Implementing a Simplified Transformer Model in Python

This challenge asks you to implement a simplified version of the Transformer model, a cornerstone of modern natural language processing. Transformers have revolutionized tasks like machine translation, text generation, and question answering by leveraging self-attention mechanisms to understand relationships between words in a sequence. This exercise will focus on building the core components of a Transformer, excluding training and optimization for brevity.

Problem Description

You are tasked with implementing the key components of a Transformer model: the Self-Attention mechanism and a simplified Encoder block. The goal is to create a functional, albeit simplified, Transformer architecture capable of processing an input sequence and producing a contextualized representation. You will not be implementing the Decoder or positional encoding in this challenge, focusing solely on the Encoder's Self-Attention and a single Encoder layer.

What needs to be achieved:

1. Self-Attention Mechanism: Implement the scaled dot-product attention mechanism. This involves calculating attention weights based on queries, keys, and values, and then applying these weights to the values to produce a weighted sum.
2. Encoder Block: Create a simplified Encoder block that consists of:
   • A Self-Attention layer (as implemented in step 1).
   • A Feed-Forward Network (a simple two-layer fully connected network with a ReLU activation in between).

Key Requirements:

• The Self-Attention mechanism should handle multiple attention heads (multi-head attention).
• The Feed-Forward Network should be a simple, fully connected network.
• The code should be well-structured and documented.
• The implementation should be efficient and avoid unnecessary computations.

Expected Behavior:

Given an input sequence (represented as a matrix where each row is a word embedding), the Encoder block should produce a contextualized representation of the sequence. This representation should reflect the relationships between words in the sequence, as captured by the Self-Attention mechanism.

Edge Cases to Consider:

• Empty input sequence.
• Input sequence with a single element.
• Different numbers of attention heads.
• Different dimensions for queries, keys, and values.

Examples

Example 1:

Input:
sequence = [[0.1, 0.2, 0.3], [0.4, 0.5, 0.6], [0.7, 0.8, 0.9]]  # Shape: (3, 3) - 3 words, each with 3-dimensional embedding
num_heads = 2
d_model = 3
d_ff = 6

Output:
encoded_sequence = [[...], [...], [...]] # Shape: (3, 3) - Contextualized representation of the input sequence

Explanation: The input sequence is passed through the Encoder block. The Self-Attention mechanism calculates attention weights and produces a weighted sum of the input embeddings. The Feed-Forward Network then transforms this weighted sum into the final contextualized representation.

Example 2:

Input:
sequence = [[0.1, 0.2], [0.3, 0.4]]  # Shape: (2, 2)
num_heads = 1
d_model = 2
d_ff = 4

Output:
encoded_sequence = [[...], [...]] # Shape: (2, 2)
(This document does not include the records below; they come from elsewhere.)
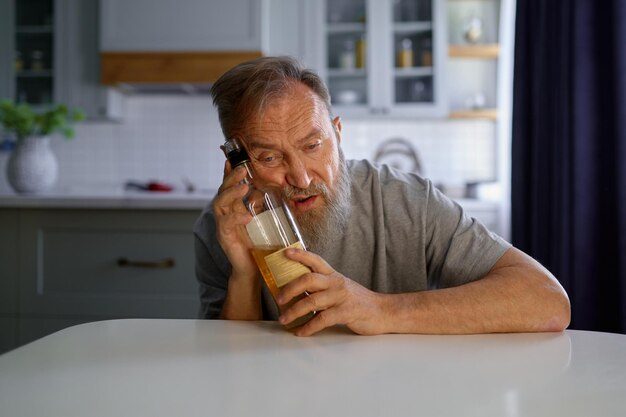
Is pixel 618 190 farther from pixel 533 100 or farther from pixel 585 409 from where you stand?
pixel 585 409

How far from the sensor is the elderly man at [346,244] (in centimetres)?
90

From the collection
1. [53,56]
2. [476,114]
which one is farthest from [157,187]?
[476,114]

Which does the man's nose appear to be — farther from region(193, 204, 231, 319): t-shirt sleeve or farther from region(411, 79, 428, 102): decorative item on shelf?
region(411, 79, 428, 102): decorative item on shelf

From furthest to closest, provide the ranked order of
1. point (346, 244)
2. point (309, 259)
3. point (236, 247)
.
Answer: point (346, 244) < point (236, 247) < point (309, 259)

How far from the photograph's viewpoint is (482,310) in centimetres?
92

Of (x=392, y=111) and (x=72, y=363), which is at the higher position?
(x=392, y=111)

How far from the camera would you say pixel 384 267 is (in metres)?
1.30

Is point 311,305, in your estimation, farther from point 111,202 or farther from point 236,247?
point 111,202

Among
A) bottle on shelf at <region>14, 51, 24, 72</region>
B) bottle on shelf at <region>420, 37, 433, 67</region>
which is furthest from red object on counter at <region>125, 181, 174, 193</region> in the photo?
bottle on shelf at <region>420, 37, 433, 67</region>

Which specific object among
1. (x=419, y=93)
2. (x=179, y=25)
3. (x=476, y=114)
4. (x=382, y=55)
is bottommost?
(x=476, y=114)

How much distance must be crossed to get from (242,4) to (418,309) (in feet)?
8.67

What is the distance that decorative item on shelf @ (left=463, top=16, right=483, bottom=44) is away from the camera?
3.48 meters

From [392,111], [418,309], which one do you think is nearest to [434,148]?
[392,111]

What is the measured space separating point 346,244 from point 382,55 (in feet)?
7.61
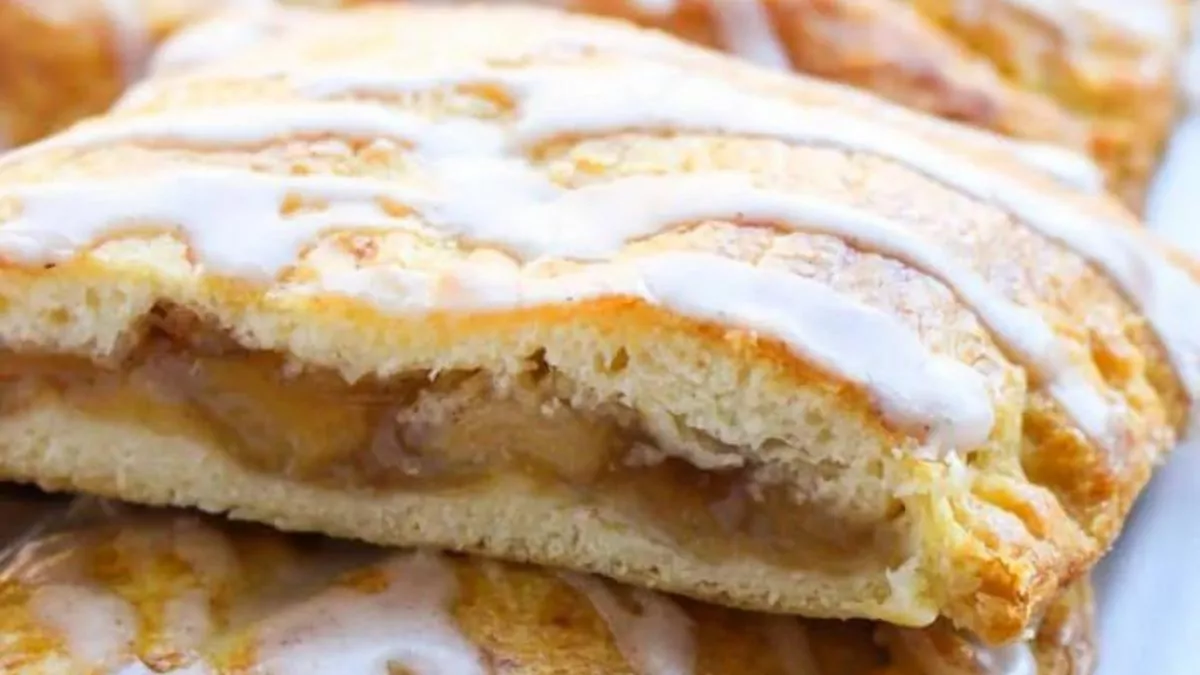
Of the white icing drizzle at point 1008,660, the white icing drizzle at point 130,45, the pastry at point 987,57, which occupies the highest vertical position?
the pastry at point 987,57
Explanation: A smaller input sequence with a single attention head. The Encoder block still applies the Self-Attention and Feed-Forward Network to produce a contextualized representation.

Constraints

• Input Sequence Shape: The input sequence will be a 2D NumPy array of shape (sequence_length, d_model), where sequence_length is the number of words in the sequence and d_model is the embedding dimension.
• Number of Heads: The number of attention heads (num_heads) will be between 1 and d_model.
• Feed-Forward Network Dimension: The hidden dimension of the Feed-Forward Network (d_ff) will be greater than d_model.
• Performance: While optimization is not the primary focus, avoid excessively inefficient implementations. Reasonable performance for sequences of length up to 100 is expected.
• Libraries: You are allowed to use NumPy for numerical operations. No other external libraries are permitted.

Notes

• This is a simplified implementation, so positional encoding and the Decoder are not required.
• Focus on the core Self-Attention and Encoder block logic.
• Consider using NumPy's broadcasting capabilities to simplify calculations.
• The scaling factor in the scaled dot-product attention should be the square root of the key dimension (d_k). In this case, d_k is equal to d_model // num_heads.
• The Feed-Forward Network should be a simple two-layer fully connected network with a ReLU activation function in between.
• The output shape of the Encoder block should be the same as the input shape (sequence_length, d_model).